(Saved entries)
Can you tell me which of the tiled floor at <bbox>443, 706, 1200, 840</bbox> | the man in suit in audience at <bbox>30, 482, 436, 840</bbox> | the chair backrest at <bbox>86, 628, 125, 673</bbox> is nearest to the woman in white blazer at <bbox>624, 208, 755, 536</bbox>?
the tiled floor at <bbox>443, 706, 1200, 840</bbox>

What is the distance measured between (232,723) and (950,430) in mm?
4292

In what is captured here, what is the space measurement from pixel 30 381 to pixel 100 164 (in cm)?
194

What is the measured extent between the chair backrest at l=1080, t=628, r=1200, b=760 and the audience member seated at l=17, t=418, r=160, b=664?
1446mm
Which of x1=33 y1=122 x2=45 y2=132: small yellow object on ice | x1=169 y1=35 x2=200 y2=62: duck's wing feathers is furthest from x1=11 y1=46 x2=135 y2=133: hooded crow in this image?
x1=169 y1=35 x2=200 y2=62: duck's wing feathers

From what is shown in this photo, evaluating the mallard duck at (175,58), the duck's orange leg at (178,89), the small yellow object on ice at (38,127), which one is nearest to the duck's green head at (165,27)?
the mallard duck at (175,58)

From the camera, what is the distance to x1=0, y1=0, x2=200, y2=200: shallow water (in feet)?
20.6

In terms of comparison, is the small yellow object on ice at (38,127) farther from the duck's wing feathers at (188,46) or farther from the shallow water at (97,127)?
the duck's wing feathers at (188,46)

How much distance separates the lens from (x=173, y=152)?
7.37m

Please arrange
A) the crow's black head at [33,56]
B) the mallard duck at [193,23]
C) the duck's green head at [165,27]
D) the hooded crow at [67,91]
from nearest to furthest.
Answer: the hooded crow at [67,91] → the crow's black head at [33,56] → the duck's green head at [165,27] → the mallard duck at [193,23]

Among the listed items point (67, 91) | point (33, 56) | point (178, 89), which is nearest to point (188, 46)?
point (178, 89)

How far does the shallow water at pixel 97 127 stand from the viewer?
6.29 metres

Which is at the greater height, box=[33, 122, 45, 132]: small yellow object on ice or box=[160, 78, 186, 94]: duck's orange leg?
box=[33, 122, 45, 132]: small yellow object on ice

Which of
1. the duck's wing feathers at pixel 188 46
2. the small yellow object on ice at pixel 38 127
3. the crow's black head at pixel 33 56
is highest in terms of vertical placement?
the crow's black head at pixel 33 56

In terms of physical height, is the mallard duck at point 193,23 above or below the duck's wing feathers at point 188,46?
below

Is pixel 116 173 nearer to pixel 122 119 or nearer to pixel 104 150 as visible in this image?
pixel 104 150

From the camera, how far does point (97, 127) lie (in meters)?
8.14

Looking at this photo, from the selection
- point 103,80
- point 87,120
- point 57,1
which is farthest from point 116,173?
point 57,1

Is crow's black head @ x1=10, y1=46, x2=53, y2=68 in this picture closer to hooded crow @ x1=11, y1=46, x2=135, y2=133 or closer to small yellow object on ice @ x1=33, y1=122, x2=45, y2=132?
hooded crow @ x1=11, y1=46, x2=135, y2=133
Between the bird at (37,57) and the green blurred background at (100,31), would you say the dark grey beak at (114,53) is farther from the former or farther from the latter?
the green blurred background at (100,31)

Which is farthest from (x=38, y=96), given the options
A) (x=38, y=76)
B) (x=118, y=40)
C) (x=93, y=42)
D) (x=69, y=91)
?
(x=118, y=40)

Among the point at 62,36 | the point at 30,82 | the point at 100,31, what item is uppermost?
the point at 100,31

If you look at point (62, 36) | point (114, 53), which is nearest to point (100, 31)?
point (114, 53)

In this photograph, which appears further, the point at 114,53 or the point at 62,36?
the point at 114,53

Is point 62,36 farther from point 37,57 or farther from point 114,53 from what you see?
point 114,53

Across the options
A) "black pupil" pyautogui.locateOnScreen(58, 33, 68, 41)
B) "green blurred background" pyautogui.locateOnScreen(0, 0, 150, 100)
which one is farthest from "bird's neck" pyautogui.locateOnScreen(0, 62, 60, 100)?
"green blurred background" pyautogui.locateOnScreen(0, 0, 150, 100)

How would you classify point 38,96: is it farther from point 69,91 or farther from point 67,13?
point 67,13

TASK DETAILS: Swap "nearest" for "closest" throughout the listing, starting at its first line and ending at the line containing "6.29 metres", with everything else left unchanged.

TASK OUTPUT:
Can you tell me which of the tiled floor at <bbox>443, 706, 1200, 840</bbox> | the man in suit in audience at <bbox>30, 482, 436, 840</bbox> | the chair backrest at <bbox>86, 628, 125, 673</bbox> is closest to the woman in white blazer at <bbox>624, 208, 755, 536</bbox>?
the tiled floor at <bbox>443, 706, 1200, 840</bbox>

What is the distance measured between (232,723) and (950,430) in mm?
4292

In what is captured here, what is the space measurement from pixel 30 381 to pixel 100 164 (in cm)?
194

What is the measured extent between the chair backrest at l=1080, t=628, r=1200, b=760 and the audience member seated at l=17, t=418, r=160, b=664?
1446mm
Which of x1=33 y1=122 x2=45 y2=132: small yellow object on ice | x1=169 y1=35 x2=200 y2=62: duck's wing feathers is furthest from x1=11 y1=46 x2=135 y2=133: hooded crow in this image?
x1=169 y1=35 x2=200 y2=62: duck's wing feathers

From what is shown in this photo, evaluating the mallard duck at (175,58), the duck's orange leg at (178,89), the small yellow object on ice at (38,127), which one is closest to the duck's green head at (165,27)?
the mallard duck at (175,58)

From the camera, what is the distance to x1=0, y1=0, x2=200, y2=200: shallow water (in feet)?
20.6

In terms of comparison, is the small yellow object on ice at (38,127) farther from the duck's wing feathers at (188,46) or farther from the shallow water at (97,127)?
the duck's wing feathers at (188,46)

How much distance separates the lens from (x=173, y=152)?
7.37m

Please arrange
A) the crow's black head at [33,56]
B) the mallard duck at [193,23]
C) the duck's green head at [165,27]
D) the hooded crow at [67,91]
from closest to furthest.
Answer: the hooded crow at [67,91] → the crow's black head at [33,56] → the duck's green head at [165,27] → the mallard duck at [193,23]

Among the listed items point (67, 91) | point (33, 56) | point (178, 89), which is closest to point (188, 46)?
point (178, 89)

How far does the shallow water at pixel 97 127 stand from the viewer?
6.29 metres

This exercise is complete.